▸ WHAT IS REQUIRED: Condense the paragraph in the DiGIR passage below that begins "Since DiGIR was conceived and developed" into a brief bulleted list that keeps its main facts.

▸ PASSAGE SHOWN:
You're free to define your own conceptual schema provided is follows the same rules you can find in DarwinCore: an XML Schema with root elements and specific substitutionGroups pointing to some abstract DiGIR elements.
It is also possible to extend a particular conceptual schema, and then map multiple schemas when configuring a data provider.
Please note that there's a new protocol which unifies DiGIR and BioCASe. It is called TAPIR and the first specification should be available within the next weeks. You can find more information here:
DarwinCore will also have a new version, this time not bound to DiGIR:
Hope this helps,
DiGIR was designed to be a general purpose solution for the problem of distributed search over federated databases. As such, it is not tied specifically to the Darwin Core, though it seems most of the current installations use some variant of that schema.
The primary limitation of DiGIR is that although it can support federation schemas (like the Darwin Core) with a variety of structural characteristics (such as nested elements) it only allows for searching of top level elements in the schema.
Since DiGIR was conceived and developed, there has been considerable activity in the area of federated databases and how it can be approached as a more constrained case of a semantic web. To that end the W3C has recently endorsed a query language and a protocol call SPARQL that would be suitable for replacing DiGIR as a distributed data retrieval protocol. There is a lot of development activity by a number of different groups on SPARQL, so one big advantage of following that activity is that we can utilize the work and resources already invested by a larger community than ours.
As Renato points out, there has also been a lot of work on a protocol called "Tapir" by GBIF and TDWG that presents one option for replacing DiGIR and BioCase data providers.
There are a number of implementations of systems that support the SPARQL protocol, and we have been working on a system (formerly labeled "DiGIR2", but now called WASABI - Web Applications for the Semantic Architecture of Biodiversity Informatics) that is meant to replace DiGIR. It offers a data service architecture that permits supporting a number of different protocols including SPARQL, OAI (the Open Archives Initiative), and others (e.g. Tapir).
So, the short answer is yes, DiGIR is perfectly suitable for connecting together a "bunch of water quality data", and a fully functional system could be implemented in relatively short order. In the big picture though, I would suggest taking a careful look at the SPARQL protocol and consider the levels of data integration that can be obtained with systems built upon widely endorsed and implemented standards of the internet community. A quick google of "SPARQL" should provide a lot of reference material for you.

▸ SUPPLIED INFORMATION:
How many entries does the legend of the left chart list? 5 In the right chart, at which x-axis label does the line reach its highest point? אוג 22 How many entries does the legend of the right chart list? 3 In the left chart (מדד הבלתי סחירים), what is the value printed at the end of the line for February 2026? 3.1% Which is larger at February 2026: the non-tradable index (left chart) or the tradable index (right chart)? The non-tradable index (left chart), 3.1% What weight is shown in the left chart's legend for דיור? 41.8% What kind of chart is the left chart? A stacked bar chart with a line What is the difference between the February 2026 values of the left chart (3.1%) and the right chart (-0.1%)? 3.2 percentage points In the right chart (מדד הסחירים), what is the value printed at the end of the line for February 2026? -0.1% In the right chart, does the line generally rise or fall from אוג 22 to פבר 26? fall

▸ TASK OUTPUT:
- Since DiGIR was developed, there has been considerable activity on federated databases, approached as a more constrained case of a semantic web.
- The W3C has recently endorsed SPARQL, a query language and protocol that would be suitable for replacing DiGIR for distributed data retrieval.
- Many groups are developing SPARQL, so following that activity allows use of the work and resources of a larger community.